Last week I finished rereading Homecoming (as a grown up!) because I wanted to consider it for our girls Book Club but remembered its content to be heavy and wanted to evaluate whether I thought the girls were ready for it just yet.

The story is a hard one, you guys.

Dicey and her three younger siblings live with their mom on the coast.  Their dad left them years earlier.  The novel opens with the four kids waiting in their blue station wagon in the parking lot of a mall.  It’s a hot summer day and their mom heads into the mall while the kids are instructed to listen to thirteen-year-old Dicey and stay put.

The kids wait.  And wait.  And Mom never comes out of the mall.  The abandoned kids spend one night in the station wagon and then trek it out on their own.

Of course, this story is written before cell phones and the internet.  So there’s no texting to save them and they need to use an actual phone book.

Dicey is afraid to go to the police for fear of being separated from her siblings and the kids choose to band together no matter the cost.  They have a destination in mind of the home of a grandmother they’ve never met who lives down the coast.

The novel moves along following Dicey’s stoic efforts to feed her family and meet their physical needs, while wrestling with the fall out of her mother’s abandonment and her fears of what their future holds.  The pressure on a kid of this age is immense.

There’s so much to like in this story.  So much to worry about.  So much to fear for Dicey and James and Maybeth and Sammy.

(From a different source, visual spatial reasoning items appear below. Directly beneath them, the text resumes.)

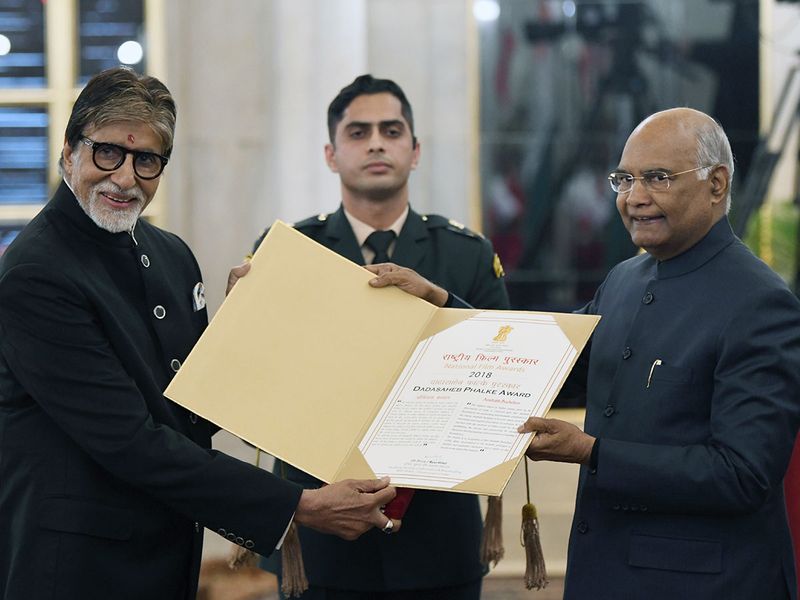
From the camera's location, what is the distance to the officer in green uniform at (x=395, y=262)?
290cm

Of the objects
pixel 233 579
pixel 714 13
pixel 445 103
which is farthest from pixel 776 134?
pixel 233 579

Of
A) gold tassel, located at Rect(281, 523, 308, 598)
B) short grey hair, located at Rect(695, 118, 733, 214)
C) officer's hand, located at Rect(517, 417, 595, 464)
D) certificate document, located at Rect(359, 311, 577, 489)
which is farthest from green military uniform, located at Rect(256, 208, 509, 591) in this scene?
short grey hair, located at Rect(695, 118, 733, 214)

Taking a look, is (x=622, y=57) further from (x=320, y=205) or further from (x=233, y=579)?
(x=233, y=579)

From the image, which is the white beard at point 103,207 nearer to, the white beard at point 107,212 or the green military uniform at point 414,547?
the white beard at point 107,212

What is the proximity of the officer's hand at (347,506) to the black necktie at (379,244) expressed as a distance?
3.01 feet

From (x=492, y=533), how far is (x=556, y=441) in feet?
2.40

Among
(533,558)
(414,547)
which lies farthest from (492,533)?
(533,558)

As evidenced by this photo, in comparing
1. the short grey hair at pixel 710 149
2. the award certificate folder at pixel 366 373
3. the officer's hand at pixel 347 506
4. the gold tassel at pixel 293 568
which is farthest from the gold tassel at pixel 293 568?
the short grey hair at pixel 710 149

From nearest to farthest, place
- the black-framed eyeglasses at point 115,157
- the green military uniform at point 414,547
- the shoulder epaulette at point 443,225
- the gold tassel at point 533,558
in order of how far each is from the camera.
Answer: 1. the black-framed eyeglasses at point 115,157
2. the gold tassel at point 533,558
3. the green military uniform at point 414,547
4. the shoulder epaulette at point 443,225

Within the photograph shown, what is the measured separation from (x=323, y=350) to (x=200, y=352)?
0.28m

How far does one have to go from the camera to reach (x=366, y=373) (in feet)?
8.27

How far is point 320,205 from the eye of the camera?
521 centimetres

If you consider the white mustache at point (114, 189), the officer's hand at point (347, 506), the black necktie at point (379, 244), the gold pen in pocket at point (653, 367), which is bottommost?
the officer's hand at point (347, 506)

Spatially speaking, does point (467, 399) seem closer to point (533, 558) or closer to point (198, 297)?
point (533, 558)
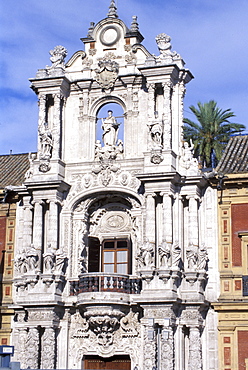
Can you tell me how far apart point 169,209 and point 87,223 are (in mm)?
4481

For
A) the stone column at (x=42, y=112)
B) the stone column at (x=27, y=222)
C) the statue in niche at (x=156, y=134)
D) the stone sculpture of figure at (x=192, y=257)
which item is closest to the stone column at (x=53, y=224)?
the stone column at (x=27, y=222)

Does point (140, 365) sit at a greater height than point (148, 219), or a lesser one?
lesser

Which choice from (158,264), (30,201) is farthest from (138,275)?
(30,201)

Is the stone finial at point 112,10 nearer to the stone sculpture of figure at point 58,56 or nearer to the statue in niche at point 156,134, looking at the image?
the stone sculpture of figure at point 58,56

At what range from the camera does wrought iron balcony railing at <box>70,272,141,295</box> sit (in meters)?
33.8

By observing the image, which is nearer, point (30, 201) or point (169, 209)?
point (169, 209)

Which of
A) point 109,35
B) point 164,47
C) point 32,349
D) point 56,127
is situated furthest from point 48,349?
point 109,35

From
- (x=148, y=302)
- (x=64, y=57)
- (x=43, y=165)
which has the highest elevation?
(x=64, y=57)

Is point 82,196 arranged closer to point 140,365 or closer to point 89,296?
point 89,296

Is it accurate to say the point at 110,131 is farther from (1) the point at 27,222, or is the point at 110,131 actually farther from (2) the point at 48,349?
(2) the point at 48,349

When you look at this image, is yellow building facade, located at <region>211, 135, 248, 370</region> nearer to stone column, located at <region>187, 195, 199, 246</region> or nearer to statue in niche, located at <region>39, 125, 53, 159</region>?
stone column, located at <region>187, 195, 199, 246</region>

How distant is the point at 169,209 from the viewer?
112 feet

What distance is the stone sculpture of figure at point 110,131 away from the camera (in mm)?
36781

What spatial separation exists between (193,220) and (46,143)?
7548 millimetres
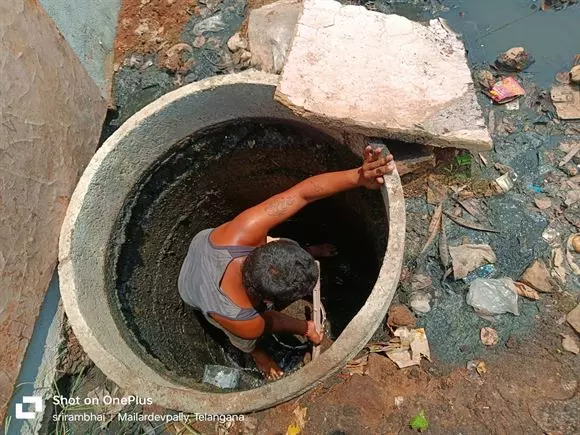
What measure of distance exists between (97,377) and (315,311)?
1279mm

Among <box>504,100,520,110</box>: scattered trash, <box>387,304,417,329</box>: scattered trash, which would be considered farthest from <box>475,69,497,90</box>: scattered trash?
<box>387,304,417,329</box>: scattered trash

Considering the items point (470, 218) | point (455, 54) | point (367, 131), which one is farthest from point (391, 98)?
point (470, 218)

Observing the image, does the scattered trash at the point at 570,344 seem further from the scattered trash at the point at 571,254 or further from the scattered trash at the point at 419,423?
the scattered trash at the point at 419,423

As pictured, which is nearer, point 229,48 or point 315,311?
point 315,311

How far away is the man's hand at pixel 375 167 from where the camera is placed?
80.0 inches

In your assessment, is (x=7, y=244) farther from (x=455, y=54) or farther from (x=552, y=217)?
(x=552, y=217)

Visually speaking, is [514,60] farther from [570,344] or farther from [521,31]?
[570,344]

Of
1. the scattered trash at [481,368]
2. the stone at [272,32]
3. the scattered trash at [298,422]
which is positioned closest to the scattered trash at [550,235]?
the scattered trash at [481,368]

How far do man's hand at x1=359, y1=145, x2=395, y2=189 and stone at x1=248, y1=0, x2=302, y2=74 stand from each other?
1119mm

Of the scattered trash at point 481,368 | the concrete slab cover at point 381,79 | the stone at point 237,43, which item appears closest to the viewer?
the concrete slab cover at point 381,79

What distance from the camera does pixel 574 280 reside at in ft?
8.05

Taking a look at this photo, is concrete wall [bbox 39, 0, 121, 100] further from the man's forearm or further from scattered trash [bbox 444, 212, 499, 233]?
scattered trash [bbox 444, 212, 499, 233]

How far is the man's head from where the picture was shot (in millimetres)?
2025

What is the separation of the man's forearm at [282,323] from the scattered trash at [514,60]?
1.97m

Homecoming is such a worthwhile read.

Good literature should give you a place for your own feelings to land.  Good literature should make you think and it should make you feel and it should open your eyes to the thinking and the feeling of someone else too.

I think there’s something very powerful about putting novels like this in the hands of girls like mine.

Books are safe places.  Books are about other people and other people’s lives.  You can talk about other people and other people’s lives while kind of sort of trying out feelings and thoughts of your own about your own life.  But you say it’s about Dicey and you can see how that works out in your mind and in your words.  Safe.  Talkable.

It’s why Book Club started actually.

To talk about Big Things through safe characters in safe books with beginnings, middles and ends and a hard cover that you can close when you’ve had too much.

I think Homecoming is a perfect Book Club book actually.

And I still feel just as inspired by Dicey as a forty-two year old as I did when I met her as a twelve year old.